Kurt kışı atlatsa da yediği ayazı unutmazmış. Biz de unutamadık. Özellikle belli bir yaş üzeri hâlâ atamadı üzerinden o psikolojiyi. Hâlâ özgüven kazanamadı Müslümanlar. O yüzden en küçük bir şeyde suçluluk psikolojisiyle açıklamalar, özür dilemeler, “ben aslında öyle değilim”ler, İslam’ın aslında iyi bir şey olduğunu anlatmaya çalışmalar...

Hatırlarsınız, HDP’li Selahattin Demirtaş’ın eşine çirkin bir tweet atılmıştı (yapılan tartışmasız yanlış). Bütün muhafazakârlar sıraya girip açıklama yaptı. Sanki yapmazsa o eylemi sahiplenmiş olacakmış gibi. O tweetin bin mislini Emine Erdoğan için söylediler. Karşı cenahın umurunda olmadı.

Hadi o taraf kendi yaşam tarzını savunuyor. Peki, bize ne oluyor ki sürekli bedel ödüyoruz, kurban veriyoruz?

Hatırlayın Ayasofya Camii imamı Prof. Dr. Mehmet Boynukalın sırf kadın cinayetleri ile ilgili “Kadın erkek ayırmaya gerek yok, cinayet cinayettir.” deyip "Kısasta hayat vardır" ayetini hatırlattığı ve faiz gibi, tesettür gibi konularda İslami hükümleri Twitter’da paylaştığı için istifa etmek zorunda kaldı. Karşı mahalle rahatsız oluyormuş.

Nurettin Yıldız, İhsan Şenocak, Faruk Beşer gibi hocalar sırf İslami hükümleri hatırlattı diye linç edildiler. En çok da “muhafazakârlar” tarafından.

Örnekleri çoğaltabiliriz...

Artık kendi inanç ve yaşam tarzımız için savunmadan çıkmalıyız. Savunmada kalan hiç kimse mücadeleyi kazanamaz.

23 yıldır muhafazakâr olduğunu söyleyen bir iktidar var. Müslümanların önünden birçok engeli de kaldırdı. Ancak kültürel ve sosyal alanda hâlâ seküler bir iktidar var. Sosyal ve kültürel alanda iktidar olmanın yolu da savunmadan çıkıp taarruza geçmektir.

Özgüvenimizi kazanmalıyız.
Daha yüksek sesle hakkımızı aramalıyız.
En az onlar kadar kendi inancımız ve yaşam tarzımız için mücadele etmeliyiz.
Ve yeri geldiğinde İsmet Özel’den ilhamla “Canınız cehenneme!” diyebilmeliyiz.

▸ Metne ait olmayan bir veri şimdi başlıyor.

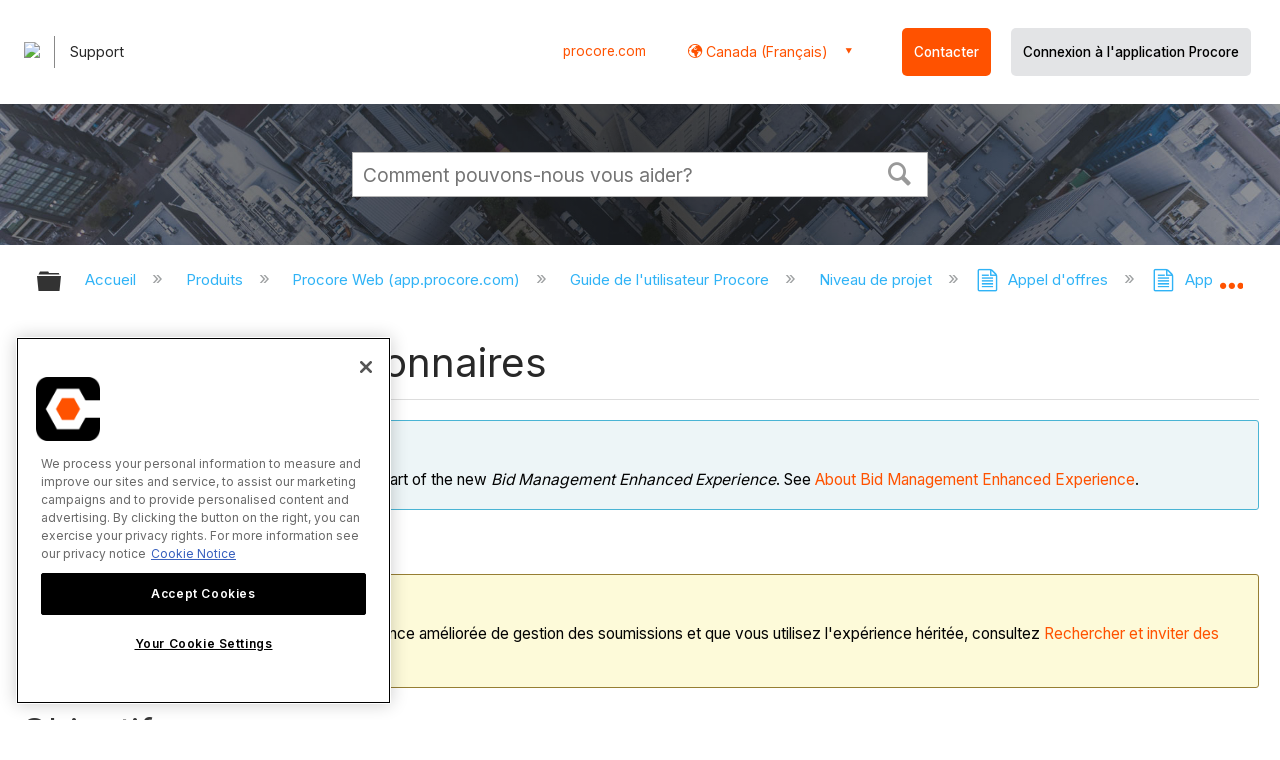

--- FILE ---
content_type: application/javascript
request_url: https://ml314.com/utsync.ashx?pub=&adv=&et=0&eid=82518&ct=js&pi=&fp=&clid=&if=0&ps=&cl=&mlt=&data=&&cp=https%3A%2F%2Ffr-ca.support.procore.com%2Fproducts%2Fonline%2Fuser-guide%2Fproject-level%2Fbidding%2Ftutorials%2Finvite-bidders&pv=1768979950530_wtalbto3z&bl=en-us@posix&cb=6551299&return=&ht=&d=&dc=&si=1768979950530_wtalbto3z&cid=&s=1280x720&rp=&v=2.8.0.252
body_size: 162
content:
_ml.setFPI('3658456780286984295');_ml.syncCallback({"es":true,"ds":true});//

Ek Not 1: Ezilmeden, büzülmeden “Selamün Aleyküm” diyerek başlayabiliriz.
Ek Not 2: Muhafazakârların psikolojisine örnek: Diyanet hutbede “Zina haramdır” dedi diye sevinmek. Geçtiğimiz günlerde “Faiz haramdır, İddaa, Milli Piyango vb. haramdır” dedi diye epey şaşırmıştık ve sevinmiştik.